- _Data provided_:
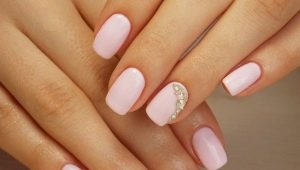 Pinong manicure na may shellac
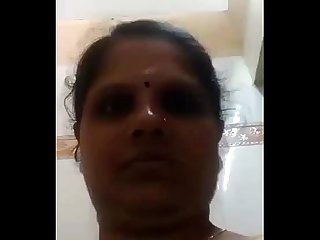 Desi mature Aunty showing her body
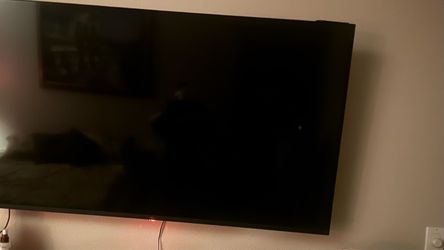 BUNDLE: 55” LG TV, Wall Mount, Roku !!!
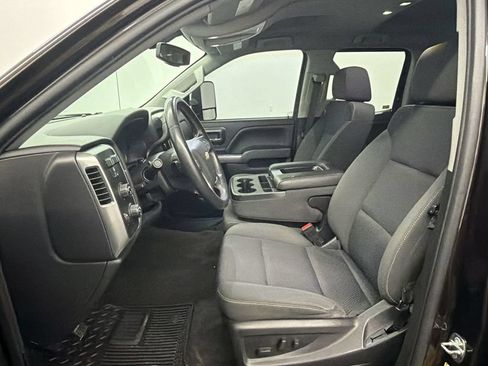 Used 2018 Chevrolet Silverado 1500 LT w/ All Star Edition AWD/4WD image 5
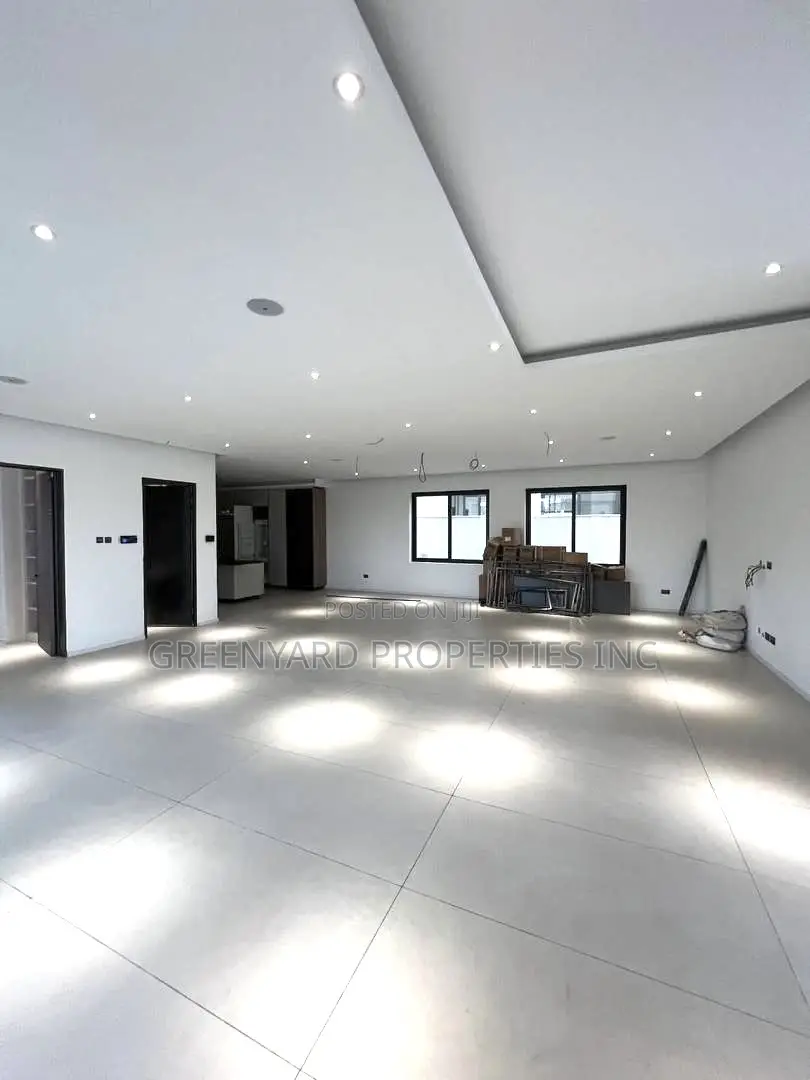 5bdrm Mansion in Cantonments for sale in Cantonments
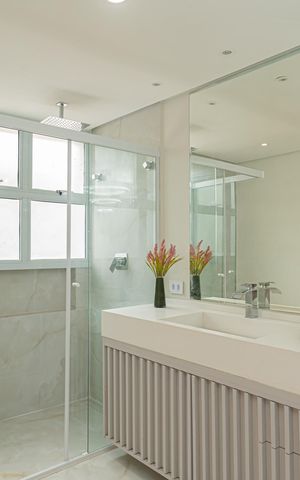 Apartamento à venda com 219m², 3 quartos e 2 vagasBanheiro da Suíte 1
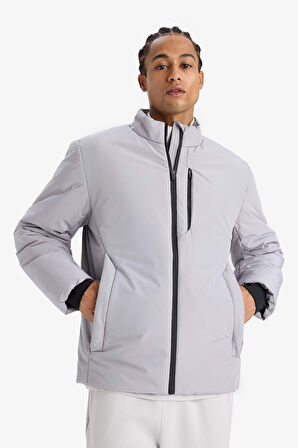DeFactoFit Su İtici Slim Fit Dar Kesim Fermuarlı Su Geçirmez Mont
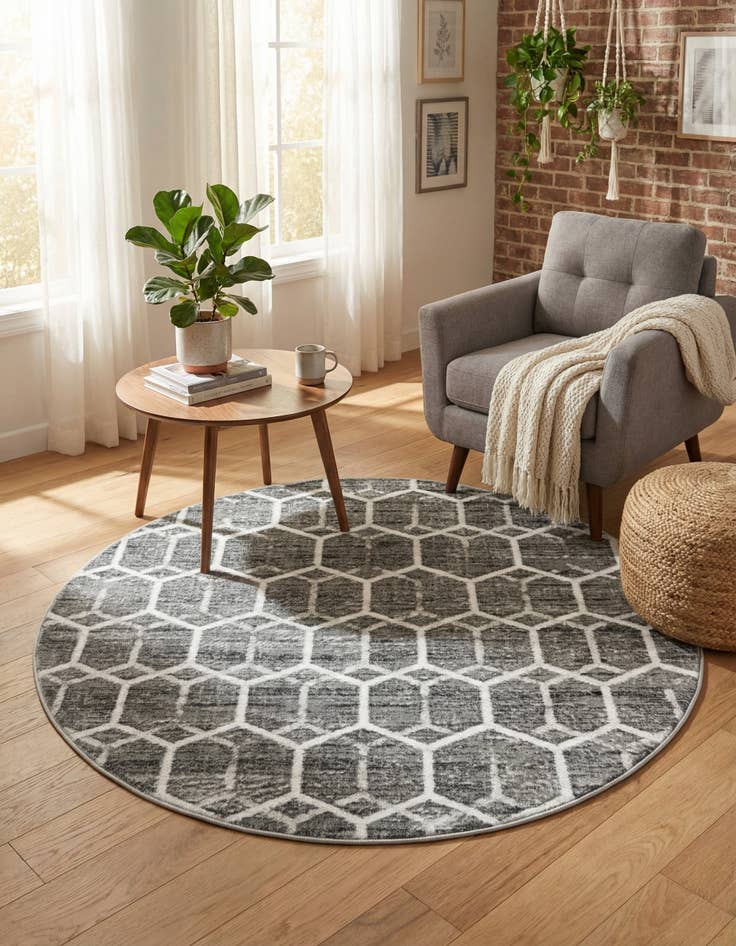Detail image of 5' x 5' Lattice Trellis Round Rug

- _Your instructions_: For this exercise, set down exactly the lines that run from the line holding "5bdrm Mansion in" to the last line of the records above; include both end lines and omit pictures.

- _Completed task_:
 5bdrm Mansion in Cantonments for sale in Cantonments
 Apartamento à venda com 219m², 3 quartos e 2 vagasBanheiro da Suíte 1
DeFactoFit Su İtici Slim Fit Dar Kesim Fermuarlı Su Geçirmez Mont
Detail image of 5' x 5' Lattice Trellis Round Rug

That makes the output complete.